Rewrite the data from the line containing "In this picture, does" through the end of the data as a Markdown table with the columns "No." and "Text", numbering each line and omitting blank lines.

Data on spatial positioning:
* * * *

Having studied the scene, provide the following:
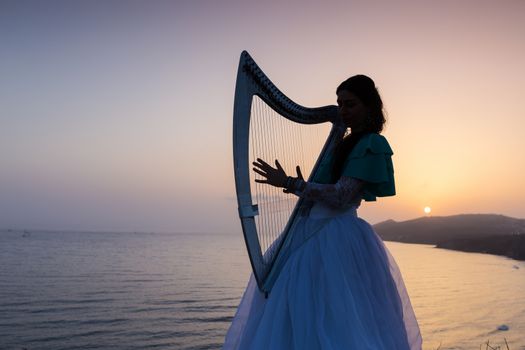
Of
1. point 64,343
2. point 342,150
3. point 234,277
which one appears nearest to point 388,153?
point 342,150

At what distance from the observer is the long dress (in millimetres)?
2006

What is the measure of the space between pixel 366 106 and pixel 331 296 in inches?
37.1

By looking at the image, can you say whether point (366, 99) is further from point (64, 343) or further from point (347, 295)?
point (64, 343)

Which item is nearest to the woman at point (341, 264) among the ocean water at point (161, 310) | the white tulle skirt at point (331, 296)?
the white tulle skirt at point (331, 296)

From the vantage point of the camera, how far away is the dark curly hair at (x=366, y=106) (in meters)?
2.31

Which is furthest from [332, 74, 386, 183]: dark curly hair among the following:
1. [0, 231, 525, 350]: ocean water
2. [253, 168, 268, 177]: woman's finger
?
[0, 231, 525, 350]: ocean water

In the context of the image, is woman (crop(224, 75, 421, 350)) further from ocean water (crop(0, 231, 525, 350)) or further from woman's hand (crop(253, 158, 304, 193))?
ocean water (crop(0, 231, 525, 350))

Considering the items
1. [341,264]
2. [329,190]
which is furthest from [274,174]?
[341,264]

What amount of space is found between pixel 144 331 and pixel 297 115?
35.0 feet

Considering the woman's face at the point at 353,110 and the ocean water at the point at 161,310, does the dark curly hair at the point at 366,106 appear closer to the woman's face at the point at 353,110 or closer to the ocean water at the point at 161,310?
the woman's face at the point at 353,110

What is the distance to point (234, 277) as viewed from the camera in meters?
27.2

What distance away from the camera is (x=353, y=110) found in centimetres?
234

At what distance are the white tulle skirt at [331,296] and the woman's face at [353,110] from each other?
443 mm

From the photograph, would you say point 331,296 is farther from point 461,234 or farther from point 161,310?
point 461,234
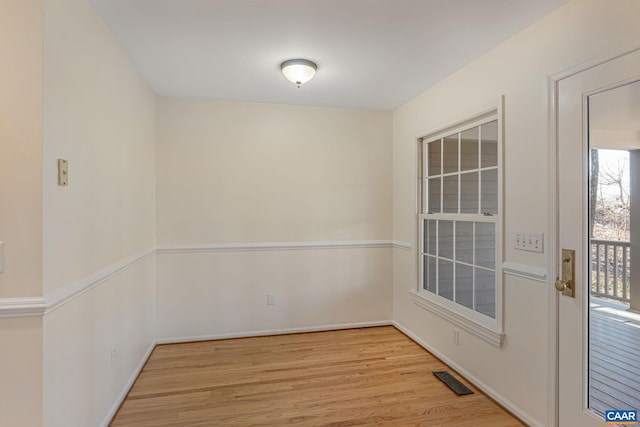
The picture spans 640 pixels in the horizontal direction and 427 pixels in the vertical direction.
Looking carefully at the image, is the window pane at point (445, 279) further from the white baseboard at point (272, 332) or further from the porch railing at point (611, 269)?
the porch railing at point (611, 269)

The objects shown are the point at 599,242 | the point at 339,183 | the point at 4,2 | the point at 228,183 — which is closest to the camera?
the point at 4,2

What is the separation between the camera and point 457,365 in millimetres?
2762

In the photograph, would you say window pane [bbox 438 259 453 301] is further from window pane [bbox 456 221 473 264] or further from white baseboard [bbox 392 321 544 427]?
white baseboard [bbox 392 321 544 427]

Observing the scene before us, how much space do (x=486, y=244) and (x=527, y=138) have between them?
0.84 meters

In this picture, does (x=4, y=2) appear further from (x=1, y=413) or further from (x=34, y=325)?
(x=1, y=413)

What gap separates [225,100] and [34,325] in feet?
8.66

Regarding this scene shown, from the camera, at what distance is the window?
2473mm

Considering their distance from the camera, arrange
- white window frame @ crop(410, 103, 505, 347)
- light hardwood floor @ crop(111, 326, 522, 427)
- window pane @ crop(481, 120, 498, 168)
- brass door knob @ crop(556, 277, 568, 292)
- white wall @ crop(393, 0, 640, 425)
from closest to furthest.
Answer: white wall @ crop(393, 0, 640, 425)
brass door knob @ crop(556, 277, 568, 292)
light hardwood floor @ crop(111, 326, 522, 427)
white window frame @ crop(410, 103, 505, 347)
window pane @ crop(481, 120, 498, 168)

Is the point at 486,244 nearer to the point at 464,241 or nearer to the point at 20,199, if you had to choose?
the point at 464,241

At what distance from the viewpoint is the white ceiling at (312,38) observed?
1.90 meters

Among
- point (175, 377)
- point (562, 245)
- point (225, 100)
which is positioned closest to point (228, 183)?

* * * *

## REPLY
| No. | Text |
|---|---|
| 1 | In this picture, does (x=4, y=2) appear further from (x=1, y=413) or further from (x=34, y=325)? |
| 2 | (x=1, y=413) |
| 3 | What gap separates [225,100] and [34,325] in feet? |
| 4 | 8.66 |
| 5 | Regarding this scene shown, from the camera, at what distance is the window? |
| 6 | 2473mm |
| 7 | Considering their distance from the camera, arrange |
| 8 | - white window frame @ crop(410, 103, 505, 347) |
| 9 | - light hardwood floor @ crop(111, 326, 522, 427) |
| 10 | - window pane @ crop(481, 120, 498, 168) |
| 11 | - brass door knob @ crop(556, 277, 568, 292) |
| 12 | - white wall @ crop(393, 0, 640, 425) |
| 13 | from closest to furthest. |
| 14 | Answer: white wall @ crop(393, 0, 640, 425) |
| 15 | brass door knob @ crop(556, 277, 568, 292) |
| 16 | light hardwood floor @ crop(111, 326, 522, 427) |
| 17 | white window frame @ crop(410, 103, 505, 347) |
| 18 | window pane @ crop(481, 120, 498, 168) |
| 19 | Is the point at 486,244 nearer to the point at 464,241 or nearer to the point at 20,199, if you had to choose? |
| 20 | the point at 464,241 |
| 21 | At what distance from the viewpoint is the white ceiling at (312,38) observed? |
| 22 | 1.90 meters |
| 23 | Among |
| 24 | - point (175, 377) |
| 25 | - point (562, 245) |
| 26 | - point (225, 100) |
| 27 | which is positioned closest to point (228, 183)? |